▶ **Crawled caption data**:
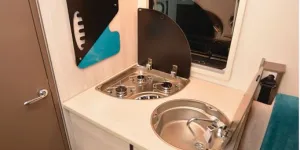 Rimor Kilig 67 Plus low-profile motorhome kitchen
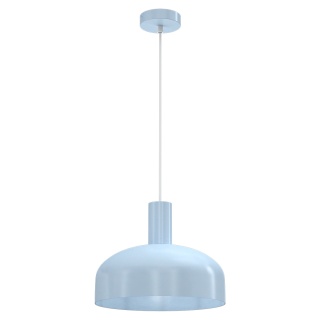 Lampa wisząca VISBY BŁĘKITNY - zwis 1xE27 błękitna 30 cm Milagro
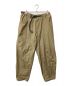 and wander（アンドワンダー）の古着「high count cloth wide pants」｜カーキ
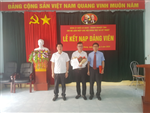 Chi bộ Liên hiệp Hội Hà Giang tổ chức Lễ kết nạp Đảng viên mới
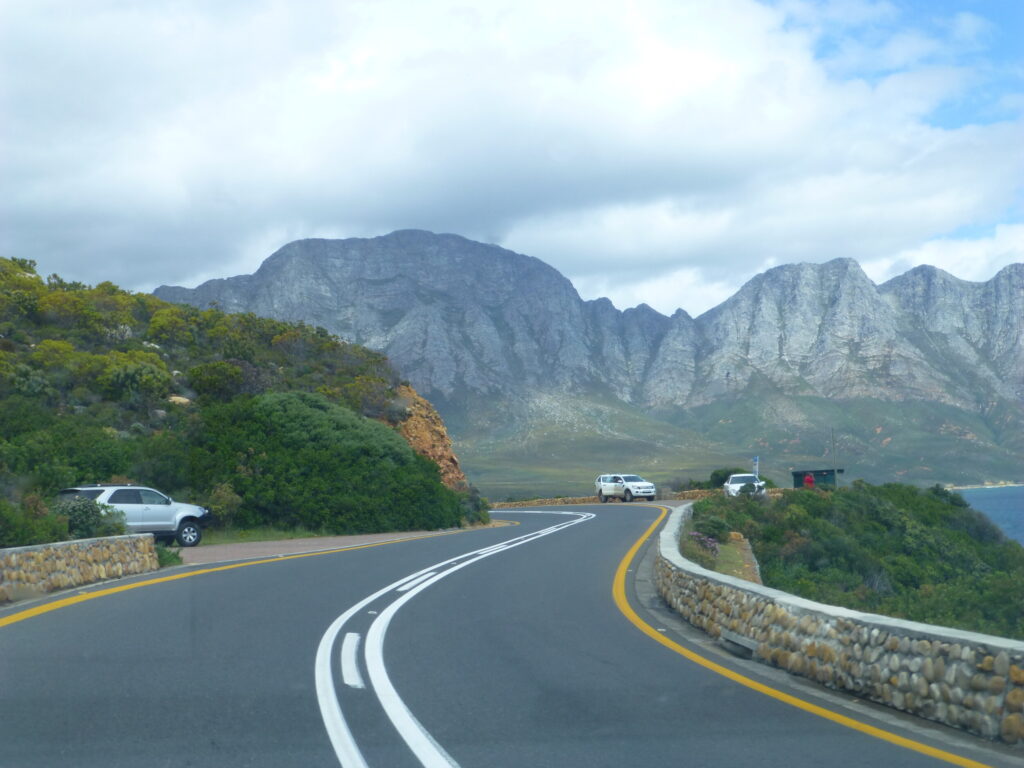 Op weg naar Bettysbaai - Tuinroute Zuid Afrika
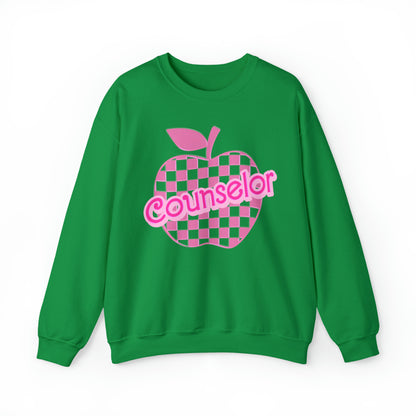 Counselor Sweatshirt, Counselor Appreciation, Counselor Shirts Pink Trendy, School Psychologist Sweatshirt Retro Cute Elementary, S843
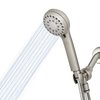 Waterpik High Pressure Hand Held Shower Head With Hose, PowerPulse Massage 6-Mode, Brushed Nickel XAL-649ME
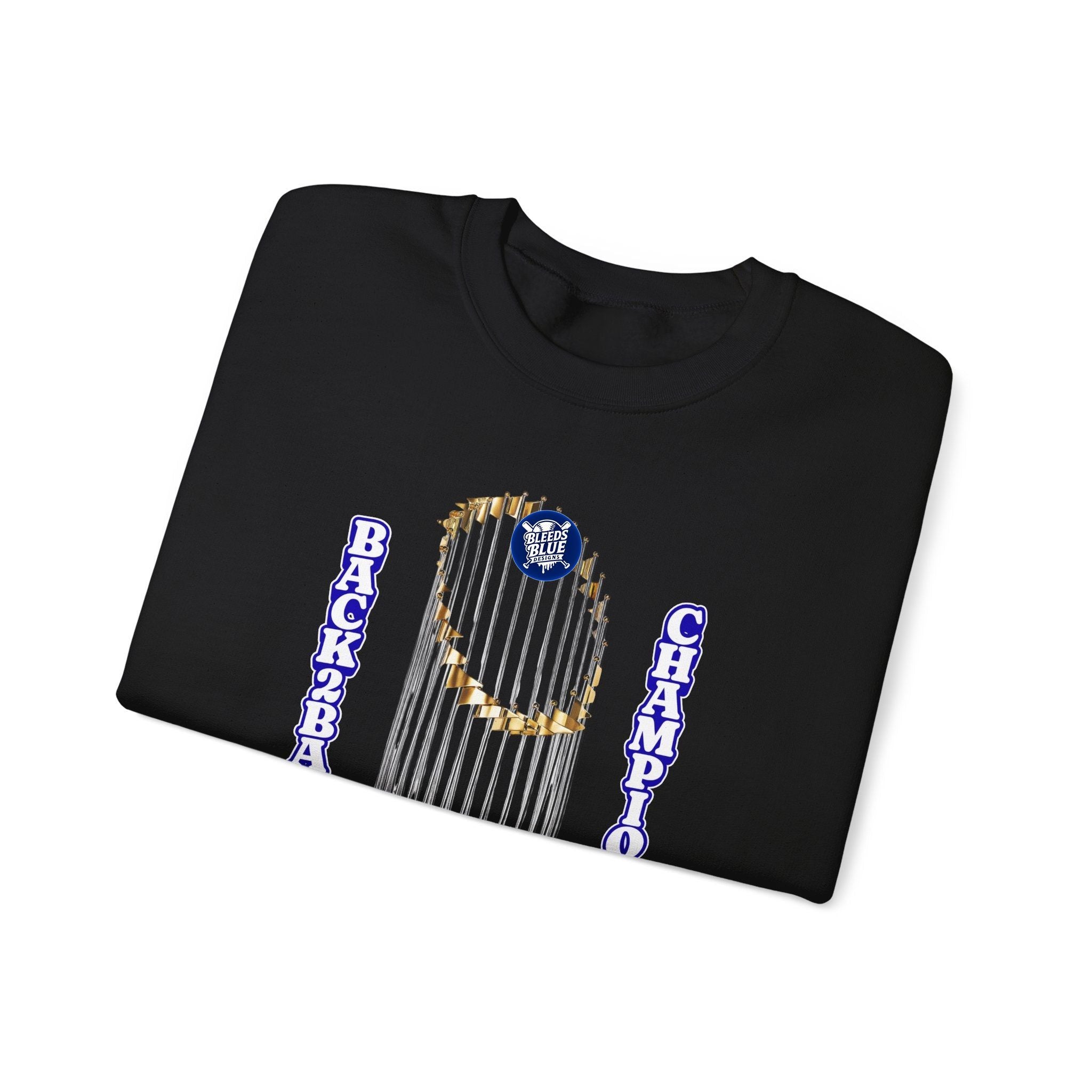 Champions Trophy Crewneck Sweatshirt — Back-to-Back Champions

▶ **PROBLEM REQUIREMENTS**: Rewrite every one of the records above, replacing "Sweatshirt" with "Hoodie" and leaving all other text unchanged. Omit the pictures from your answer.

▶ **ANSWER SECTION**:
 Rimor Kilig 67 Plus low-profile motorhome kitchen
 Lampa wisząca VISBY BŁĘKITNY - zwis 1xE27 błękitna 30 cm Milagro
 and wander（アンドワンダー）の古着「high count cloth wide pants」｜カーキ
 Chi bộ Liên hiệp Hội Hà Giang tổ chức Lễ kết nạp Đảng viên mới
 Op weg naar Bettysbaai - Tuinroute Zuid Afrika
 Counselor Hoodie, Counselor Appreciation, Counselor Shirts Pink Trendy, School Psychologist Hoodie Retro Cute Elementary, S843
 Waterpik High Pressure Hand Held Shower Head With Hose, PowerPulse Massage 6-Mode, Brushed Nickel XAL-649ME
 Champions Trophy Crewneck Hoodie — Back-to-Back Champions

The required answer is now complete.